• [REQUIRED WORK]
a – In the page on contextual compression for RAG below, rewrite the paragraph that begins "One problem with this approach" as a shorter paragraph that keeps its main facts.
b – Answer these from the page on contextual compression for RAG below:
(i) What command installs the requirements?
(ii) Where should the .env file be made?
(iii) How was the text split in the notes Q&A example?

• [DOCUMENT SEGMENT]
Contextual compression for RAG-based applications.
- Clone this repo
- Install the requirements
pip install -r venv_requirements.txt
- Make a .env file in the root folder with the following credentials:
API_KEY='IBM_cloud_API_Key' or, any other LLM API keys of your choice. make proper initialization PROJECT_ID=<Watsonx_Project_id> IBM_CLOUD_URL='IBM cloud url' # Change the URL according to your region. GENAI_KEY=<BAM_API_Key> GENAI_API=https://bam-api.res.ibm.com
- Run the main.py file or, experiment with any other
Limitations
One problem with this approach is that when you ingest data into your document storage system, you often don’t know what specific queries will be used to retrieve those documents. In our notes Q&A example, we simply partitioned our text into equally sized chunks. That means that when we get a specific user question and retrieve a document, even if the document has some relevant text it likely has some irrelevant text as well.

• [INFORMATION SUPPLIED]

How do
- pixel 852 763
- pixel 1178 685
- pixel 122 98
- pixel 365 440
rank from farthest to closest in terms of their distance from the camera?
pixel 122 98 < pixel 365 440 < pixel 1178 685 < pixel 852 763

* * *

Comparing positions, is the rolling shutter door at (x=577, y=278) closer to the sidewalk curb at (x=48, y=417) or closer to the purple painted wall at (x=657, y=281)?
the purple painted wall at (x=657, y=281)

• [SOLUTION LIST]
a – When data is loaded into document storage, the queries that will later retrieve it are usually unknown. In the notes Q&A example, the text was split into equal-sized chunks. So a document retrieved for a specific user question may contain some relevant text but probably some irrelevant text too.

b –
(i) pip install -r venv_requirements.txt
(ii) In the root folder.
(iii) Into equally sized chunks.